Using Hudi DeltaStreamer with Kafka for Low Latency Pipelines
Build near real-time lakehouse ingestion using Hudi DeltaStreamer and Kafka
As modern applications generate massive streams of data in real time, engineering teams are challenged with ingesting this data efficiently into data lakes for downstream analytics and machine learning.
Apache Hudi’s DeltaStreamer, combined with Apache Kafka, offers a powerful solution to build low-latency pipelines that continuously ingest and upsert streaming data into a transactional data lake — all without writing custom Spark code.
In this post, we’ll explore how to configure Hudi DeltaStreamer to consume from Kafka, write to S3 or HDFS, and tune it for scalable, real-time ingestion.

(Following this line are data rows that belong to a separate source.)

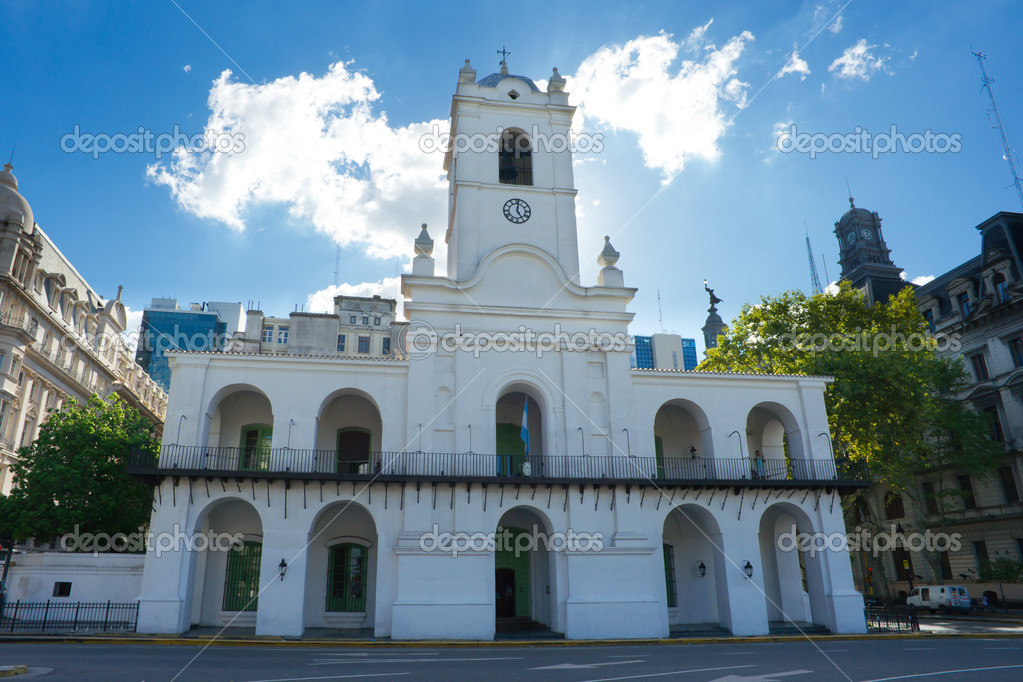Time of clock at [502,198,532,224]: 5:01
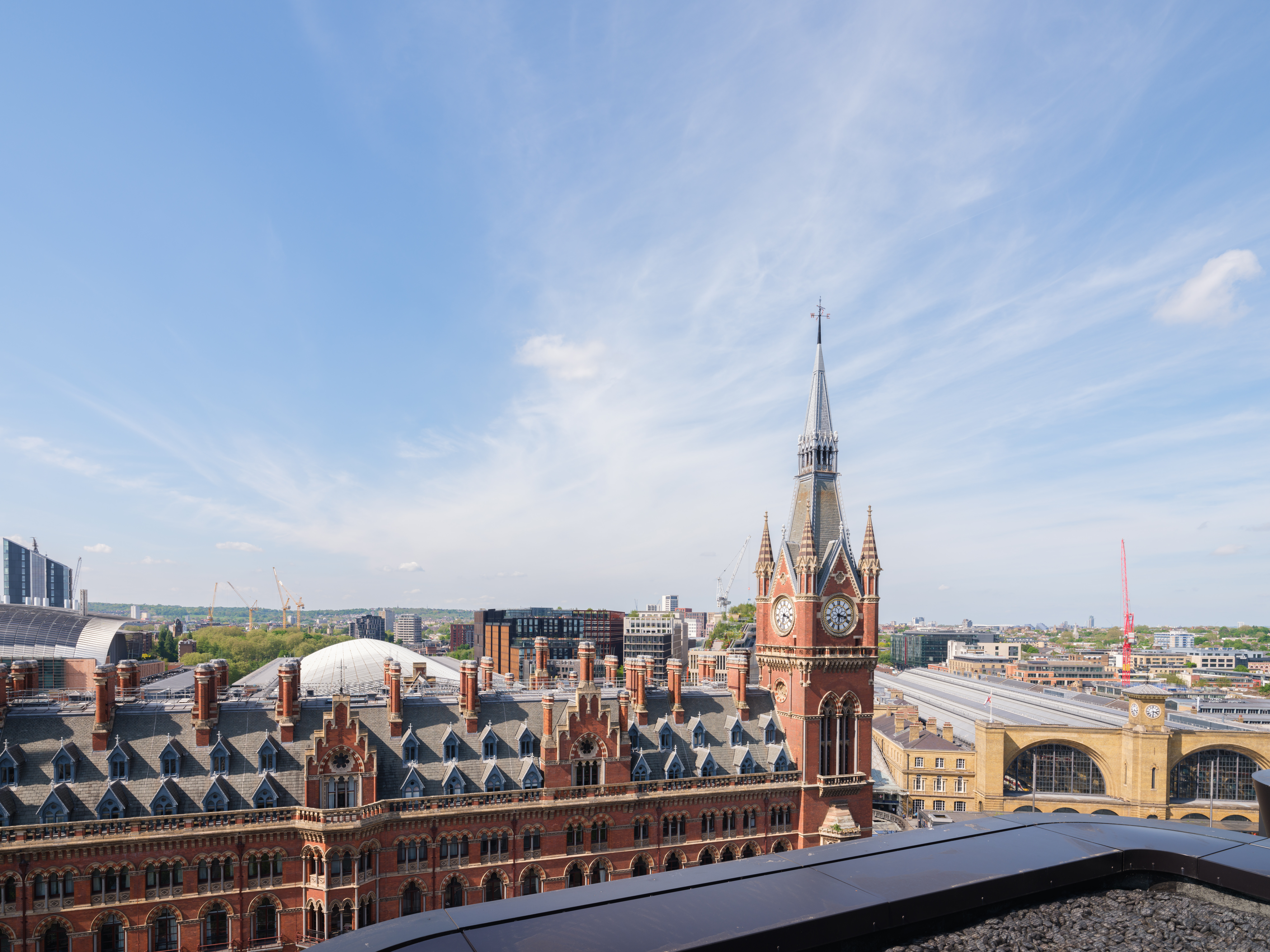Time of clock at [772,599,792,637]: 3:32
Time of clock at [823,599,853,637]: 3:29
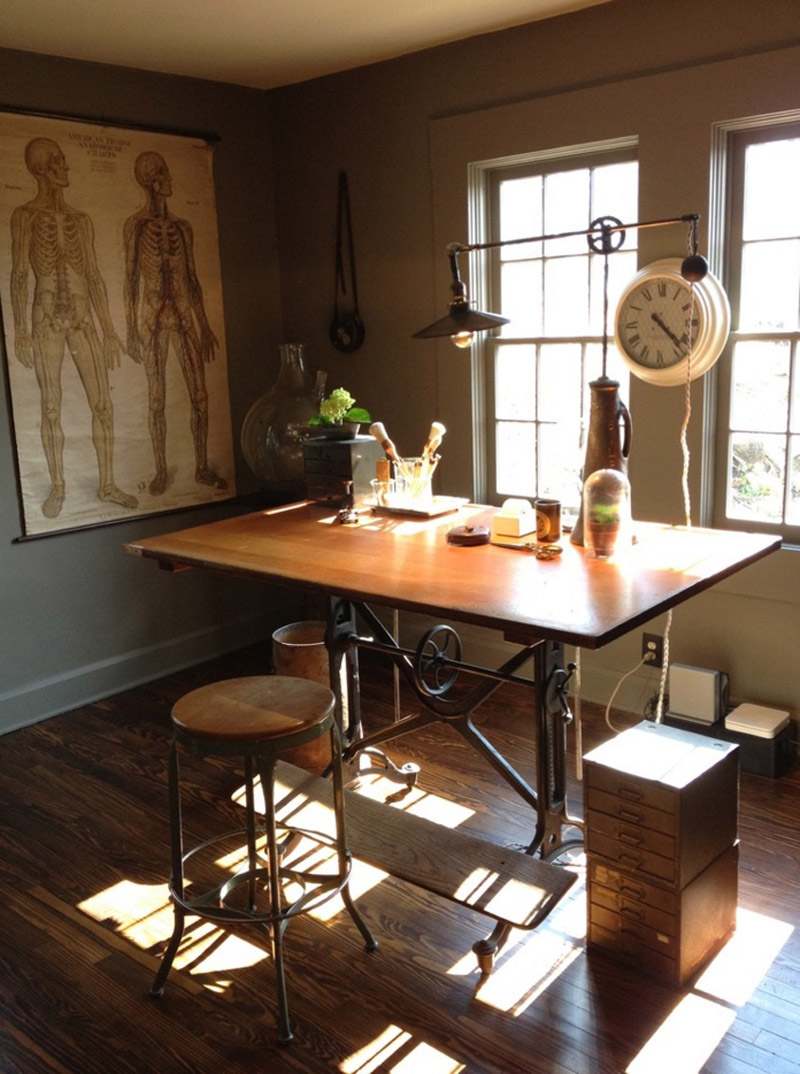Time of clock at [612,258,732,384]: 4:22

What is Hudi DeltaStreamer?
DeltaStreamer is a Spark-based utility provided by Hudi that supports:
- Source-to-lake ingestion from Kafka, files, JDBC, and Hive
- Upserts, inserts, and deletes using Hudi table formats
- Schema evolution, transformations, and checkpointing
- Both batch and continuous modes
It removes the need to write and maintain custom ingestion code for structured streaming jobs.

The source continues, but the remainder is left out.